Début d’après-midi d’automne dans la campagne, entre Le Pin-en-Mauges et Sainte-Christine. André Bousseau, 63 ans, m’avait reçu chez lui autour de la table de la cuisine, avec un café bien chaud.Rendez-vous avait été pris quelques jours auparavant pour évoquer la Fimec, ou plutôt 150 ex-salariés licenciés six ans plus tôt. Les comptes de cette entreprise réputée dans le monde entier pour ses automatismes industriels s’étaient brutalement effondrés après son rachat par Keyria, une filiale du Groupe Legris Industries (1).
Tout perdre ?
Le feuilleton judiciaire, entamé en 2010, touchait doucement à sa fin. La cour d’appel d’Angers avait bien reconnu que ces licenciements étaient dénués de cause réelle et sérieuse. Mais le paiement des indemnisations revenait à un organisme public, et non au Groupe Legris Industries. C’est cette décision qui avait révolté André Bousseau. Avec ses anciens collègues, ils devaient décider de se pourvoir en Cassation. Ou pas. Sachant qu’ils risquaient de tout perdre.
Cette rencontre, je l’avais sollicitée. Ce n’était de toute façon pas le genre de cet ancien agent de maîtrise de se pousser du col dans les médias. Je voulais juste comprendre qui était cet homme. Ce qui le poussait à consacrer des heures à défendre les ex de la Fimec, à les rassurer, les informer, les conseiller. Le tout bénévolement, et en sacrifiant un peu de sa vie de famille et de retraité, qu’il était depuis janvier 2015.
Les mots sont durs
Pas d’esbroufe chez André Bousseau. La gloire, les lauriers, les gros titres dans les journaux très peu pour lui. S’il a accepté la rencontre, c’est pour dire sa « colère contre l’injustice ». Une colère froide. Les mots sont durs, l’ex-délégué du personnel tape, et fort. L’administrateur judiciaire ? « Faut pas les côtoyer ces gens-là. » La justice ? « Quand j’y pense, j’ai honte à ma France. » Legris Industries ? « Maintenant, ils se cachent au Luxembourg ou en Belgique. »

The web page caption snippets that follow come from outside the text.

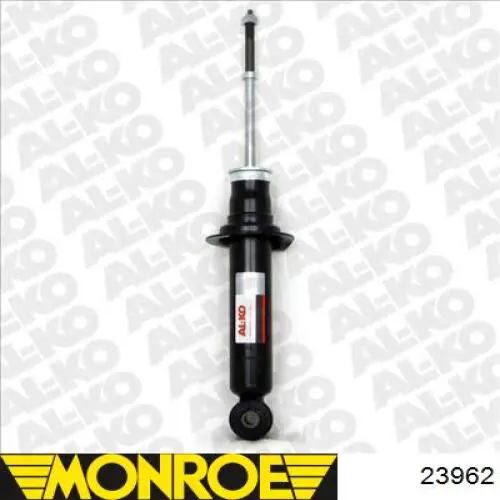 Comprar 23962 Monroe Amortiguador trasero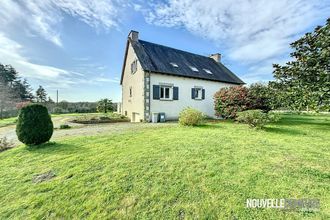 achat maison miniac-morvan 35540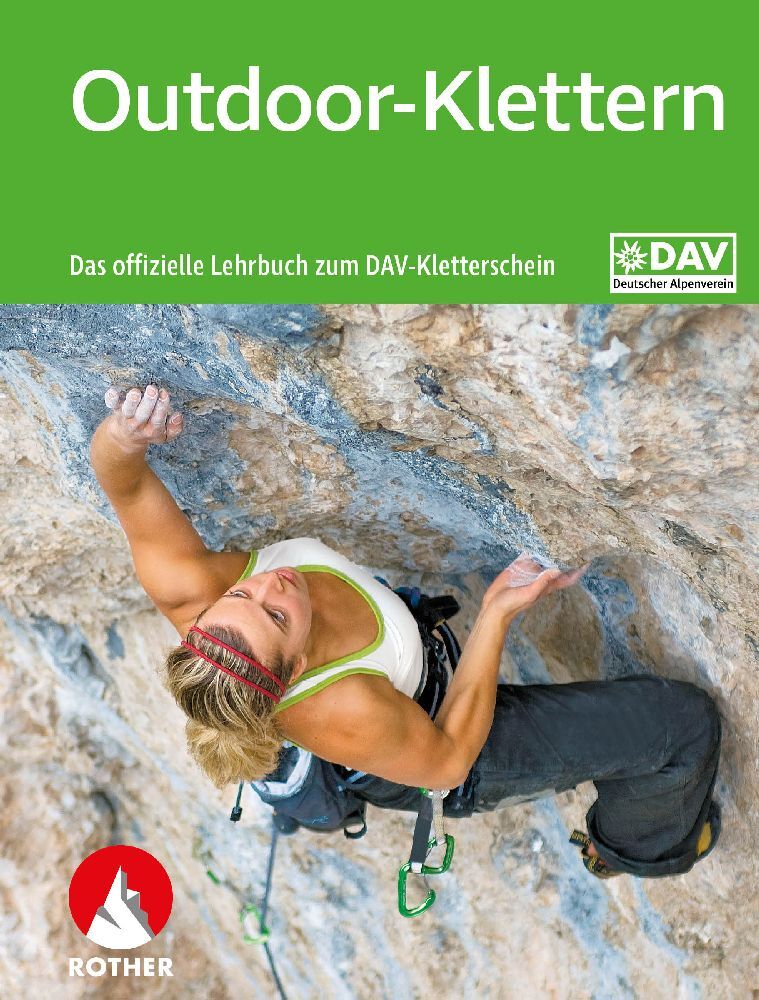 Outdoor-Klettern (Deutscher Alpenverein)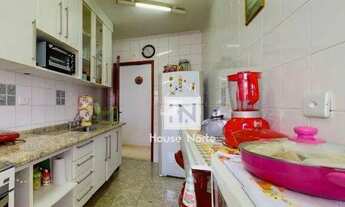 Imagem 6: Apartamento com 2 dormitórios à venda, 58 m² por R$ 350.000 - Vila Mazzei - São Paulo/SP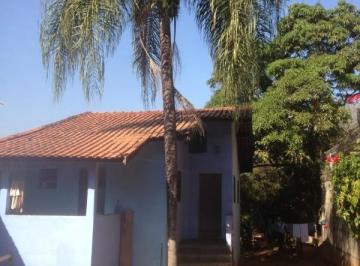 Foto 01 · Chacara, Roseira de Cima, Jaguariúna, SP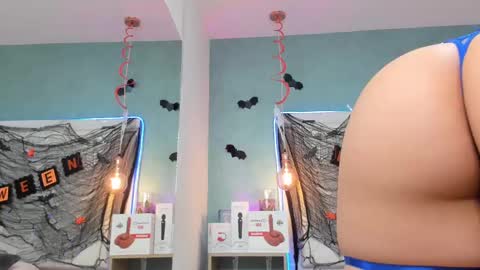 Abby Dixon  online show from 10-29-25, 10:33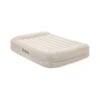 Bestway 67696 air mattress Double mattress Beige Unisex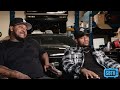 LA Giantz Talk Being Raised By Musicians & How It Made Them How They Are Today (Full Interview)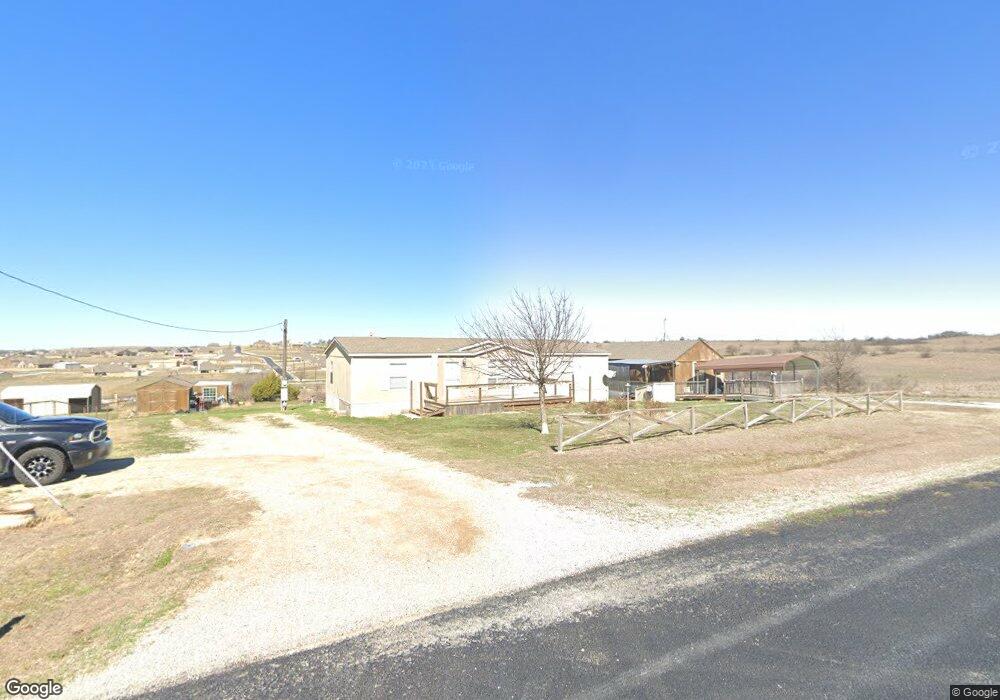 229 Carter Hills Ln, Weatherford, TX 76085 - photo 1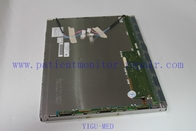 Tela de exposição MP60 de monitoração paciente LCD NL10276BC30-17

Ce 14 novembre, lorsque nous nous sommes rencontrés, André Bousseau ne savait pas encore si quelques-uns de ses anciens collègues accepteraient de le suivre en Cassation.Finalement, quelques jours plus tard, tous ont renoncé. La mort dans l’âme. Cette ultime démarche judiciaire pouvait leur faire tout perdre. Soit entre 15 000 et 20 000 € selon les cas. Trop risqué.André Bousseau sera allé au bout de ce qu’il pouvait faire. Sans regret. Il me reste l’image de ces gens des Mauges : travailleurs, solidaires, durs à la tâche, attachés à leur terroir et leur entreprise.
Faire un peu de jardin
Le portrait de l’ancien de la Fimec, paru dans notre édition du 22 novembre, n’a pas été si simple à coucher sur le papier. Il y avait tant à dire, et forcément trop peu de place dans nos colonnes pour écrire le combat de cet homme truculent, défendant de belles valeurs. Et attachant avec ça. C’est une biographie qu’il mériterait. Mais je suis journaliste dans un quotidien, avec, chaque jour, son lot d’actu.
Aujourd’hui, la Fimec est derrière lui. Il peut profiter un peu plus de sa petite fille, qui a eu trois ans il y a quelques semaines. « Et puis, j’ai un de mes gars qui est en train de rénover sa maison, je vais pouvoir lui donner un coup de main. » Dans le coin, il y a aussi « le frangin et les beaux-frères ».Et aux beaux jours, André Bousseau retournera « faire un peu de jardin ». »
(1) Créé en 1986, le Groupe Legris Industries est un groupe industriel, à l’actionnariat principalement familial.